Obeying U.S tax laws is a legal obligation every citizen needs to uphold. In fact, the nation’s tax system is grounded on “voluntary compliance.” While numerous taxpayers adhere to their Internal Revenue Service (IRS) obligations, not everyone complies. For this reason, the IRS institutes several civil and criminal sanctions against non-compliant taxpayers. The sanctions could end in penalties, fines, or even imprisonment.
Sometimes, individuals are a target of non-compliance, even with voluntary compliance of tax or tax-related obligations. An experienced tax attorney well versed in IRS issues can help resolve these types of issues. However, there are other things taxpayers can do early on to prevent these problems. One solution is submitting a voluntary disclosure, which makes individuals less likely to face criminal prosecution.

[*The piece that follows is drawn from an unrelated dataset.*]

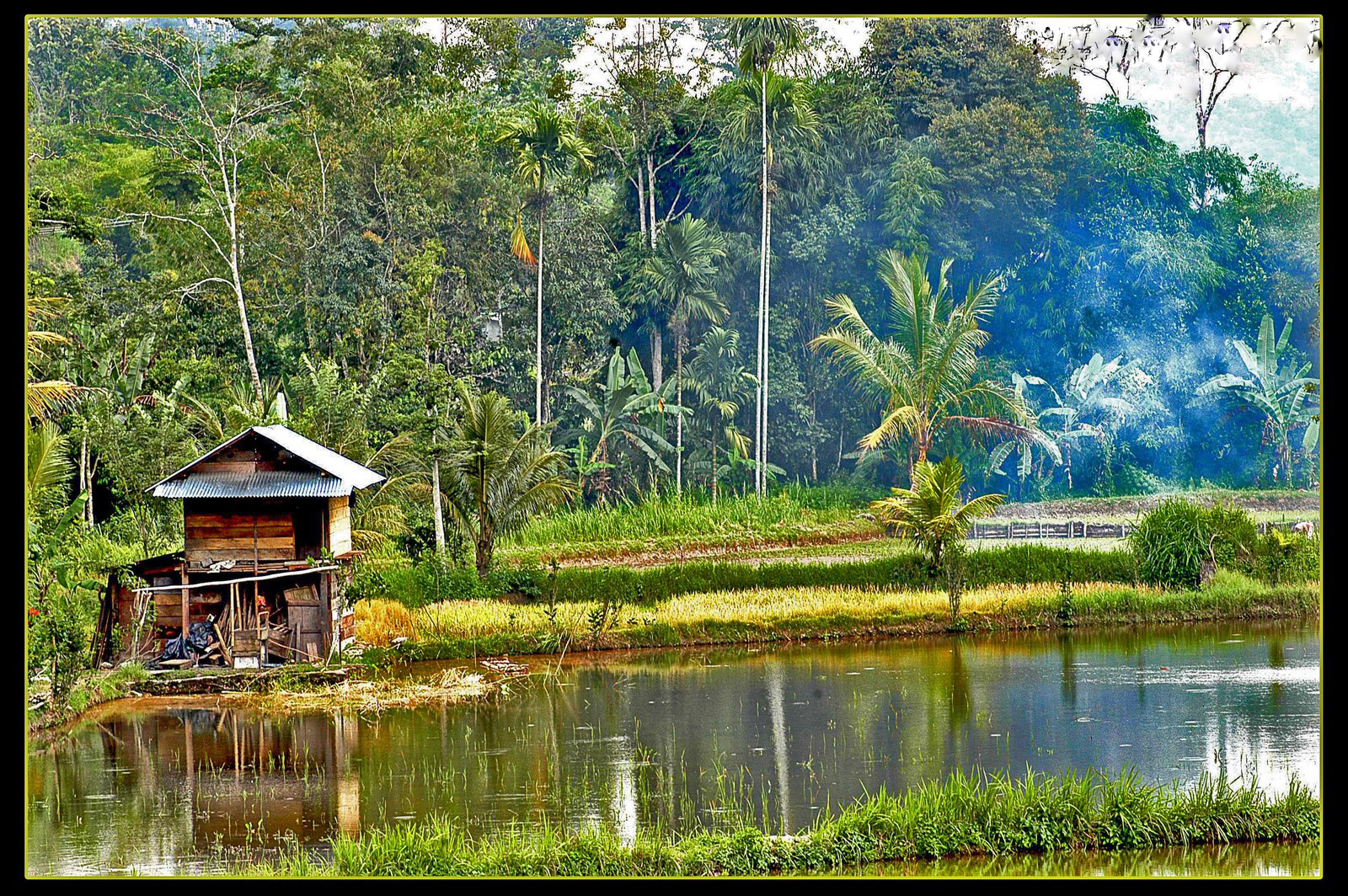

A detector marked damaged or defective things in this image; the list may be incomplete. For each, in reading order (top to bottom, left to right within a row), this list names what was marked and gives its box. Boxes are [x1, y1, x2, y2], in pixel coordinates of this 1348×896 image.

rusty metal roof panel [152, 472, 353, 499]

What is the voluntary disclosure practice?
The voluntary disclosure practice is a long-established IRS custom executed by the agency’s Criminal Investigation (CI) wing. Before recommending criminal prosecution, the CI considers voluntary disclosure that has been submitted on time and accurately.
It is important to note that voluntary disclosure does not offer immunity to prosecution. However, it can result in the CI withdrawing a recommendation for criminal prosecution. The voluntary disclosure also requires individuals to:
- Cooperate with the IRS to determine the total amount owed to the government
- Establish payment arrangements for the total taxes owed, as well as interest and any applicable penalties
The disclosure is considered timely if the IRS gets it before:
- The commencement of a criminal investigation or civil examination
- Notification of non-compliance is received from a third party
- Conducting a criminal enforcement action and acquires information related to the specific area of non-compliance
Who may disclose?
Voluntary disclosure is for individuals who have committed tax or tax-related crimes or are criminally exposed after violating the law willingly. The act of disclosure makes them eligible for protection from criminal prosecution.
If an individual has violated the law unwillingly, the voluntary disclosure practice does not apply. In these cases, other options are available, such as correcting past violations by filing amended or past due returns.
How to disclose
Participating in the voluntary disclosure scheme is a process that involves two key steps. First, individuals will need to seek preclearance by completing the first part of Form 14457, Voluntary Disclosure Practice Pre-clearance Request and Application. Preclearance is not an indication of initial integration into the program, but it does determine eligibility. This form may be sent to the IRS via fax or mail.
The second step is submitting the second part of the application for voluntary disclosure. This next step occurs after receiving preclearance confirmation and should be finalized within 45 days or later with a request for an extension in writing.
The CI will determine eligibility in the disclosure practice after reviewing the second portion of form 14457. Once approved, a preliminary acceptance letter will be sent. The CI will then forward form 14457 to the IRS’s civil section. The case will be assigned, and an examiner will get in touch.
While the eligibility of the voluntary disclosure practice will not apply to everyone, it is a highly recommended option for those who wish to rectify tax-related violations without persecution from the Criminal Investigation department of the IRS.